> [WORK REQUEST]
Using the data below, copy out all lines with the word "questions".
Top of DATASET ENTRIES
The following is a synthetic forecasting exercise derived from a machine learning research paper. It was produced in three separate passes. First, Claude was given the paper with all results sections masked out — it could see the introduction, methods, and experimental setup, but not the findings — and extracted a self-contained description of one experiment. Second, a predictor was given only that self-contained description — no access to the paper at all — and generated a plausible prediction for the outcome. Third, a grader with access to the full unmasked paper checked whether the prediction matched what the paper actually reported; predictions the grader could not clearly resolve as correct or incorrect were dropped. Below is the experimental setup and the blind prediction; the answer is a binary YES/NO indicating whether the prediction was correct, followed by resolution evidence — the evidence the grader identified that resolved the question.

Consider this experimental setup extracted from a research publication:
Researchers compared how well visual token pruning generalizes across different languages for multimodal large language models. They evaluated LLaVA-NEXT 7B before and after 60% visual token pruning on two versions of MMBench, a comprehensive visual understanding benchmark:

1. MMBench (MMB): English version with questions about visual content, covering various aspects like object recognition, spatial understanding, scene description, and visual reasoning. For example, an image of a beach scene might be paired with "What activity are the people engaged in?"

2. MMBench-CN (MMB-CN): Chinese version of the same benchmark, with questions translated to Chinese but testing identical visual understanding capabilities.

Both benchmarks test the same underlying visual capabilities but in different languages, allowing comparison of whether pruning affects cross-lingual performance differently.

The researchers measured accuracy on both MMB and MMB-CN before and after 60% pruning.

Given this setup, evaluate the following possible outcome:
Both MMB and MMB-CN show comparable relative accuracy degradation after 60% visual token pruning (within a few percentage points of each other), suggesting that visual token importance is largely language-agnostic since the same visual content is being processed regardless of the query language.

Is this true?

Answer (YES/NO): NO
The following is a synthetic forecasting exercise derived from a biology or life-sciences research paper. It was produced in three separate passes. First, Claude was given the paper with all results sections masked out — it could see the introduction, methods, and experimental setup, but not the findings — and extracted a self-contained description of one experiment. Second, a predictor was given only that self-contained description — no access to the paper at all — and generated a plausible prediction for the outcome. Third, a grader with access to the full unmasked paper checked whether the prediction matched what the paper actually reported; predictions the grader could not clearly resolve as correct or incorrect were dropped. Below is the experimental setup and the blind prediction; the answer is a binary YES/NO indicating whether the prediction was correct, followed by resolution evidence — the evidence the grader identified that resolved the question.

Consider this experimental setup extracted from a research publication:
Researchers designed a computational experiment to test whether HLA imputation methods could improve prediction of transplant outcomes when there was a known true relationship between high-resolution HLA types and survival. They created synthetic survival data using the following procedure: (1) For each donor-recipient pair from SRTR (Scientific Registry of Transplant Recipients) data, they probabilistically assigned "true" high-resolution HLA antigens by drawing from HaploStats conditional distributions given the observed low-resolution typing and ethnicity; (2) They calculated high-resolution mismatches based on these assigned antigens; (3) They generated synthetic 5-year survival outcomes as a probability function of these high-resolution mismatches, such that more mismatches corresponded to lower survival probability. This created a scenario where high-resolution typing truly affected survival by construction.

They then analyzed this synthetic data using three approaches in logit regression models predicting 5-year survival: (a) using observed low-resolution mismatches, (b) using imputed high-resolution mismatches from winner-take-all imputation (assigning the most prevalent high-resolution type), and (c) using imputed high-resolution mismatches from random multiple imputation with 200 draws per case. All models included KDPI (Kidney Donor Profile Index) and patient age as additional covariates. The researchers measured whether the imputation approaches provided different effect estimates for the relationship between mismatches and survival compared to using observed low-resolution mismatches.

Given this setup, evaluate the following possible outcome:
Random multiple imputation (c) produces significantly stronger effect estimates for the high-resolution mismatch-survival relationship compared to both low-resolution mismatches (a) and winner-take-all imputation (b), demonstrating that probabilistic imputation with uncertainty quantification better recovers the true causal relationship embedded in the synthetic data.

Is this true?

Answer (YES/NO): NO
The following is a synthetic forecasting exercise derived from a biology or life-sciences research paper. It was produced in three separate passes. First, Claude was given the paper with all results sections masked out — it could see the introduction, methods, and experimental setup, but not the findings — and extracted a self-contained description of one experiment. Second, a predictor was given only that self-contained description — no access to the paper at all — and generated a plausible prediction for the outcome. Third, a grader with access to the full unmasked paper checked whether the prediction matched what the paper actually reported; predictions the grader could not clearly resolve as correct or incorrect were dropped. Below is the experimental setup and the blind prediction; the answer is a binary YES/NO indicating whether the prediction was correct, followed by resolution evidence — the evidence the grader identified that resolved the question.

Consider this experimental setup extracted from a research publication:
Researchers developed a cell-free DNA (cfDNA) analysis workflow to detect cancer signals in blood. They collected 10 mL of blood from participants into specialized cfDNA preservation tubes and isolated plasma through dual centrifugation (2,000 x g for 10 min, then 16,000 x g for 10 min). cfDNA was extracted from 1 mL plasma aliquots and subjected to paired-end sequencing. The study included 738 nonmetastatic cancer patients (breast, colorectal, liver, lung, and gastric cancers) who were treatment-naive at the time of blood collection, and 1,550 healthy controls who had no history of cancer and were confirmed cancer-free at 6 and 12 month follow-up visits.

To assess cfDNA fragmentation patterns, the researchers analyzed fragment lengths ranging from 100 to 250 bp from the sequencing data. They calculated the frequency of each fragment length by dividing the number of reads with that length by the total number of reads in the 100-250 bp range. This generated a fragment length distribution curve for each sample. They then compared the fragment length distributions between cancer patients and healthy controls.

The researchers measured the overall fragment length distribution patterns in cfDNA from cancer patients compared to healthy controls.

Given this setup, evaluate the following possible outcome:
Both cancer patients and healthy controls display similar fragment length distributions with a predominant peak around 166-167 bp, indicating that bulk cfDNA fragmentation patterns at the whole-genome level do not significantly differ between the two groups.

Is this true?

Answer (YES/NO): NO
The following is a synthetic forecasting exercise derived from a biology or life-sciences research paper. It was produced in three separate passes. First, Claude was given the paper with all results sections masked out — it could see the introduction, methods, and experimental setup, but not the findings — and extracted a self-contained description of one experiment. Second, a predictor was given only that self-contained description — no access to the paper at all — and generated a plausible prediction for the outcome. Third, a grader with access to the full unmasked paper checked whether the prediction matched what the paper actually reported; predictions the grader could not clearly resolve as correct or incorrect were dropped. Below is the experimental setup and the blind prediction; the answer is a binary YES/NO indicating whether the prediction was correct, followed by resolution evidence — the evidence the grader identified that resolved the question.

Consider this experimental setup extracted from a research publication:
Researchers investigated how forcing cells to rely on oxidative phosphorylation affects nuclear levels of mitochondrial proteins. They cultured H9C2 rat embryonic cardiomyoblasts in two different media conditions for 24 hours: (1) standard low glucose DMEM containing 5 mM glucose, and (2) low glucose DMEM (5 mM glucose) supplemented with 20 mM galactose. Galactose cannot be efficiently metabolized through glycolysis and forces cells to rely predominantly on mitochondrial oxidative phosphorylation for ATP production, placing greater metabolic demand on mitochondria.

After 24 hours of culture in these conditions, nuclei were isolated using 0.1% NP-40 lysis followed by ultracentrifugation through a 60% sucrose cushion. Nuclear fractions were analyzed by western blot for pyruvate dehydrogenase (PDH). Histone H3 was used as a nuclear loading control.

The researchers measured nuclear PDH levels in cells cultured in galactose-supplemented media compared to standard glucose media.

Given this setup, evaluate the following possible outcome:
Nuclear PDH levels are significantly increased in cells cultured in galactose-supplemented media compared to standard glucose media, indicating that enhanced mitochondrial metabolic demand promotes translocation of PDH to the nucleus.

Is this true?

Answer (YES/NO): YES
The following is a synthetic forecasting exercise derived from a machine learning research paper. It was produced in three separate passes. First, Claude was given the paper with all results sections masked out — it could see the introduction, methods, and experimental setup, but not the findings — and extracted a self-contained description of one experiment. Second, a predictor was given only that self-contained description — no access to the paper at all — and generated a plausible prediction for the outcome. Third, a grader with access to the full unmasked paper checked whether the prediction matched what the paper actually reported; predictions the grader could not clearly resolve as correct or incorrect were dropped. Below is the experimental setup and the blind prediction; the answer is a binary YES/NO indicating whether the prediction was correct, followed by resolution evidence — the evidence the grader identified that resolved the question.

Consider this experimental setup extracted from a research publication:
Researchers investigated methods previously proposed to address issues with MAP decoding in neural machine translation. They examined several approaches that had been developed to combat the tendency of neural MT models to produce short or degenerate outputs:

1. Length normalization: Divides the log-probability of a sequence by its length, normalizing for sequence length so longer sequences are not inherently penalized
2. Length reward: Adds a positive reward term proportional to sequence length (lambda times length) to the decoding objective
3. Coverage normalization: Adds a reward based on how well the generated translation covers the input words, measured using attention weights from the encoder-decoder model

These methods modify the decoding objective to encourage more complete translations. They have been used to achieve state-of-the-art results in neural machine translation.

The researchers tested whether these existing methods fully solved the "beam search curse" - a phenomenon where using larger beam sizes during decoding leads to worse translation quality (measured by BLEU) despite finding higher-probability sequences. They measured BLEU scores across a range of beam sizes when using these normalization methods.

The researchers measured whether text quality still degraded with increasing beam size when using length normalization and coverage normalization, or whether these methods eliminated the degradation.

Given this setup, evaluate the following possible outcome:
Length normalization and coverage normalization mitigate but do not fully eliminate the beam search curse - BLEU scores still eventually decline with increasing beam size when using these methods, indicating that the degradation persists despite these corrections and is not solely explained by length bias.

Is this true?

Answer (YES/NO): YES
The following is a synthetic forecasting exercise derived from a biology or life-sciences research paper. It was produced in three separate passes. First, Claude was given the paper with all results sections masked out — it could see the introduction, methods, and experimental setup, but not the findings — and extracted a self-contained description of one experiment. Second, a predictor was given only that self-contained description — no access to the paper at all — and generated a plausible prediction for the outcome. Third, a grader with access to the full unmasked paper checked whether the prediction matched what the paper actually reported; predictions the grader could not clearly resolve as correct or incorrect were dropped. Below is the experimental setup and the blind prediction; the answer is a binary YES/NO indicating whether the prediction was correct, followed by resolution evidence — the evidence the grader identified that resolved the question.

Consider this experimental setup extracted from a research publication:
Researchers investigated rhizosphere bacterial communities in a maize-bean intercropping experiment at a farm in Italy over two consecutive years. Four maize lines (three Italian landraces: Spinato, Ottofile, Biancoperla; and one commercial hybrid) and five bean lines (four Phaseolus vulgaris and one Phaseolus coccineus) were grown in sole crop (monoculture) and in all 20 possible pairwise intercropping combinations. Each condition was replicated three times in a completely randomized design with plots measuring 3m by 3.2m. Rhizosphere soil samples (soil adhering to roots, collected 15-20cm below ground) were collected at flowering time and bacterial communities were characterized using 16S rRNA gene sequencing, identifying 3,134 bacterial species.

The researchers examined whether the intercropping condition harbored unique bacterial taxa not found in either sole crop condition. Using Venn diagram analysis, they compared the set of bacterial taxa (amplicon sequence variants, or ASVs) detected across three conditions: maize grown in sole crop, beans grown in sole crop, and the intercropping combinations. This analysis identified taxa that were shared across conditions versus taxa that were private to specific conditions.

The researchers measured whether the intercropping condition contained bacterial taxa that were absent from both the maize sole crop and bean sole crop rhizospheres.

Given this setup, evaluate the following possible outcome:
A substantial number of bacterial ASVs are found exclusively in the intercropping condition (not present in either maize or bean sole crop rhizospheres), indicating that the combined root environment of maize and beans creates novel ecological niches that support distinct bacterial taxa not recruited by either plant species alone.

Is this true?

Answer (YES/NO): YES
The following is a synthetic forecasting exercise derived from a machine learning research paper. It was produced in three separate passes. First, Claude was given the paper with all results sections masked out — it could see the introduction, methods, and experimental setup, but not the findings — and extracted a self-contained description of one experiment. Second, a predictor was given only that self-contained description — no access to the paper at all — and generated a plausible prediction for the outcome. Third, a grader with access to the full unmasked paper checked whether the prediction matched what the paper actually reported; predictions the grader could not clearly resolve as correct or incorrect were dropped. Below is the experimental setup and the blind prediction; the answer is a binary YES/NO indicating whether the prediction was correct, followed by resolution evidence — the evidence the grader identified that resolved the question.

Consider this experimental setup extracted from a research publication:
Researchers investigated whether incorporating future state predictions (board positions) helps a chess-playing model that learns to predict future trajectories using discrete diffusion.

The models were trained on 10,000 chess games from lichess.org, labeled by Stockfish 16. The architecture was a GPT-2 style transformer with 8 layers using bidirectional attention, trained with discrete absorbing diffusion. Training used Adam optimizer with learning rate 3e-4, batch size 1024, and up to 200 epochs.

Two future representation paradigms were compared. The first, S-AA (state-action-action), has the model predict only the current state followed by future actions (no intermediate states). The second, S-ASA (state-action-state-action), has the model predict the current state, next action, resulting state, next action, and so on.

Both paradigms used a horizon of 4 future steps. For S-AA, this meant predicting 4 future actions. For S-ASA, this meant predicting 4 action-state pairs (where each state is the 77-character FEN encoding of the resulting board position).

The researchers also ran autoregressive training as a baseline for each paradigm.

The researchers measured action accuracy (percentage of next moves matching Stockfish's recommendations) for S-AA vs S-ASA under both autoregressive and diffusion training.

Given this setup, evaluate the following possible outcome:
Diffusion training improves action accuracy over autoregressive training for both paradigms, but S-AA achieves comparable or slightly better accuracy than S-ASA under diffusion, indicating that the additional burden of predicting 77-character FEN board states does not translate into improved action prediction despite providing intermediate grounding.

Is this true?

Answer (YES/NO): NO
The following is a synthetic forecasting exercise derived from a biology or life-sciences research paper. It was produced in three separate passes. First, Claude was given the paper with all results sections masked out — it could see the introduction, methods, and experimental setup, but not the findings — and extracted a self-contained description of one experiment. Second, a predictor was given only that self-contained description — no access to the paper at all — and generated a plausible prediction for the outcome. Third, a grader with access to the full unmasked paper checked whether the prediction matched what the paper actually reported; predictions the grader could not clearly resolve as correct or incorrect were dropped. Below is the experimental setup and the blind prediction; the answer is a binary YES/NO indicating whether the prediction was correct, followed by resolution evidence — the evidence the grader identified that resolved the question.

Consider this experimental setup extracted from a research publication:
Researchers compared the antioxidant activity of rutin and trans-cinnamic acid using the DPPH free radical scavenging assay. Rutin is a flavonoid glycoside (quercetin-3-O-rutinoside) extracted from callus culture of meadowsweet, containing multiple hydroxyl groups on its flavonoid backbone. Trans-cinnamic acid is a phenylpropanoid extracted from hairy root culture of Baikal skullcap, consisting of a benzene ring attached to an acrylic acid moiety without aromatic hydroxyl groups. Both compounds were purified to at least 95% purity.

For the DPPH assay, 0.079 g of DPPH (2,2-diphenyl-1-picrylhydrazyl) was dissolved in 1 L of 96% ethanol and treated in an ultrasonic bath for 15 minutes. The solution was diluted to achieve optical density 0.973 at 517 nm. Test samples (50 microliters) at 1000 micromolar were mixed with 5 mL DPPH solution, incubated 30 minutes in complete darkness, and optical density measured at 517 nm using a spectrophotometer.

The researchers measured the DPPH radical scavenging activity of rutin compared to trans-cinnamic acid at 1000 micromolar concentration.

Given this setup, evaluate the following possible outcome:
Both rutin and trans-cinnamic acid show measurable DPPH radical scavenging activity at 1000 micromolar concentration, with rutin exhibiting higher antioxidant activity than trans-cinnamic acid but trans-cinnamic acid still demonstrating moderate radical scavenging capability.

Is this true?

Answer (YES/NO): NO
Bottom of DATASET ENTRIES
> [RESULT OF THIS EXERCISE]
1. MMBench (MMB): English version with questions about visual content, covering various aspects like object recognition, spatial understanding, scene description, and visual reasoning. For example, an image of a beach scene might be paired with "What activity are the people engaged in?"
2. MMBench-CN (MMB-CN): Chinese version of the same benchmark, with questions translated to Chinese but testing identical visual understanding capabilities.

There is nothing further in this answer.